GOAL OF THE EXERCISE: Rewrite the records from the line containing "Is the point at 330,183" through the end of the records, switching "in the image shown" to "as seen here" and leaving everything else unchanged.

[Scene-based spatial questions]
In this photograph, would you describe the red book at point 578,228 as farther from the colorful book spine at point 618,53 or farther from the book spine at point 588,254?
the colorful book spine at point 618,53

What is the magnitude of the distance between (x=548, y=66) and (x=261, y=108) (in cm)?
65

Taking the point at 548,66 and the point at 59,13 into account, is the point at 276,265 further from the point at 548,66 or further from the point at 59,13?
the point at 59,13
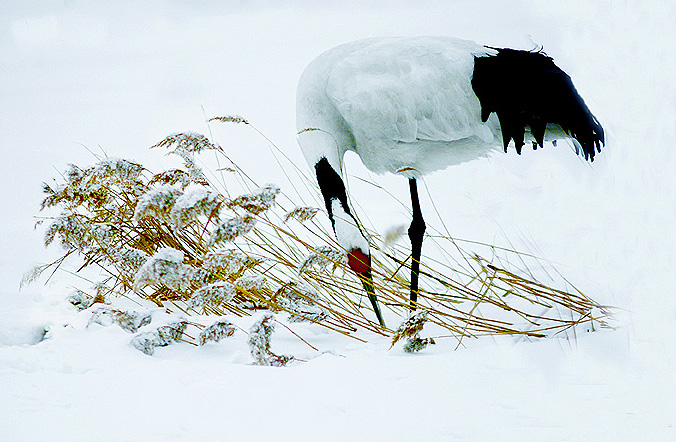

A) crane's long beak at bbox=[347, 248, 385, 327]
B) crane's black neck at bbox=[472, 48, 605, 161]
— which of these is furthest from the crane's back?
crane's long beak at bbox=[347, 248, 385, 327]

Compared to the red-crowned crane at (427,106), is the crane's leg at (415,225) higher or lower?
lower

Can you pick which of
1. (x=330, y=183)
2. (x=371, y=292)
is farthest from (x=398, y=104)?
(x=371, y=292)

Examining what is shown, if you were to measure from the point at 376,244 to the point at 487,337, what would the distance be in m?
0.67

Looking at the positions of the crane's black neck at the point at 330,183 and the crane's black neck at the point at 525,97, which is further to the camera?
the crane's black neck at the point at 330,183

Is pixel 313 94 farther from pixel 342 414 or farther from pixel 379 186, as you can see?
pixel 342 414

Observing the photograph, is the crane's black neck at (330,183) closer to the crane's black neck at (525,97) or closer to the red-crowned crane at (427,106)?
the red-crowned crane at (427,106)

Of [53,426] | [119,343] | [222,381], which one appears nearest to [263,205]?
[222,381]

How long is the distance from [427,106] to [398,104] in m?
0.10

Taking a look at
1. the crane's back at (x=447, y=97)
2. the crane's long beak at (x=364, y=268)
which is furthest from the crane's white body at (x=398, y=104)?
the crane's long beak at (x=364, y=268)

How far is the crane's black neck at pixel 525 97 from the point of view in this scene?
7.00ft

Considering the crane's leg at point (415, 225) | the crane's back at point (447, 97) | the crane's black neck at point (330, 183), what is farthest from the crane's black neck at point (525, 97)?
the crane's black neck at point (330, 183)

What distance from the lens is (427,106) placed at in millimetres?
2162

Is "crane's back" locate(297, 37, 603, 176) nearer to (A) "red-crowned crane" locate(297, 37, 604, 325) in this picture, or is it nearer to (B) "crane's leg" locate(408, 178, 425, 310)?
(A) "red-crowned crane" locate(297, 37, 604, 325)

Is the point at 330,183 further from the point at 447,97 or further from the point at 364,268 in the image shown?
the point at 447,97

TASK ANSWER:
Is the point at 330,183 further from the point at 447,97 or further from the point at 364,268 as seen here?
the point at 447,97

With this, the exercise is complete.